Indeed, within a second or two, Claude and Janet were chatting about a good many matters which did not bear in the remotest way upon this magnetizing spark. Still, they chatted with an excited recklessness, and as if their essences were held together by a subtle force, a force whose irresistible urgency they would neither have dared to acknowledge nor wished to dispute.
V
Steeped in the enjoyment of the moment, Janet hardly noticed that Robert had tacitly resigned his watchful care of her to Claude Fontaine. She began to neglect her fortune telling duties as one result of this displacement, for Claude's appropriation of her time grew as his visits became more frequent. Nor did he share her compunction on this score. Far from doing so, he cajoled her into dancing with him again and again. In the intervals, he escorted her from one end of the reception floor to the other, introducing her to the groups he considered worth while. Thus she shared (much more fully than she desired to) the curiosity which his brilliant presence excited and the gossip which it was everywhere a signal for.
"Here's an interesting stunt," said Claude to his partner.
He indicated a group of young people amongst whom she instantly recognized Robert and Mazie. Two others claimed her attention. In the center of the group was a young woman with a high color and a very energetic manner, who had adopted an unusual plan for swelling the box office receipts. She was making impromptu busts in putty of all who could afford a contribution, no reasonable sum being refused.

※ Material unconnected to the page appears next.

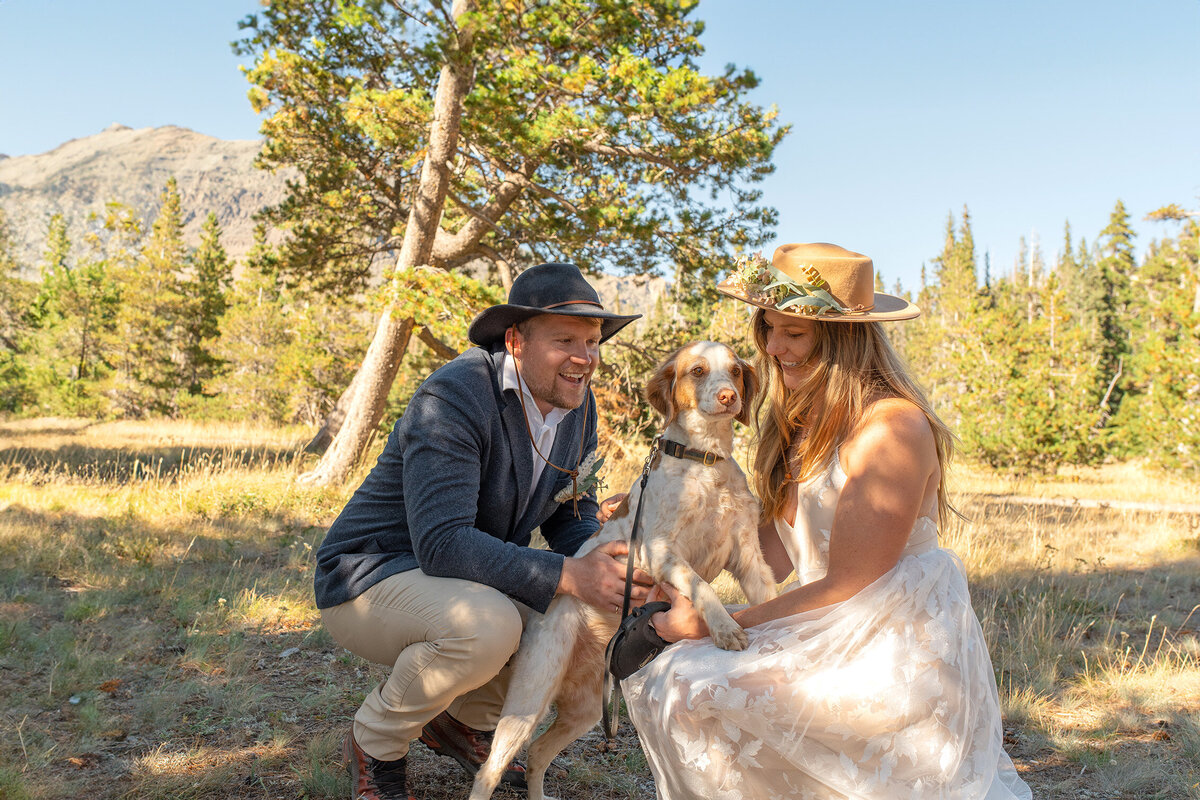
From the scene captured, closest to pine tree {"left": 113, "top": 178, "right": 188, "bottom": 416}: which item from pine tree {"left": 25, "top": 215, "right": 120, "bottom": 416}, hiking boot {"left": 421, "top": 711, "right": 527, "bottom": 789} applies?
pine tree {"left": 25, "top": 215, "right": 120, "bottom": 416}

When Claude and Janet came up, the sculptress had just finished modelling a head of Robert; and a remarkably spirited likeness it was. Robert was greatly taken with it, but his satisfaction was mild beside that of the artist, who handled the fragile image as though it were the apple of her eye.
Two thoughts struck Janet. One was that Charlotte Beecher's fuss over the statuette of Robert Lloyd was excessive. The other was that she now, for the first time, missed the living model. But this discovery, as well as her criticism of the sculptress, was promptly swallowed up in the kaleidoscopic whirl of meeting still other characters belonging to the strange new society into which she had been flung.
Nevertheless, she contrived to recall Robert to her side.
"What a wonderful head Robert has!" Miss Beecher was rhapsodizing, while she glanced sentimentally from the statue to the living model. "I declare, it's all brain."
"It sure is!" echoed Mazie, mockingly. "But it's not a patch on his wonderful heart."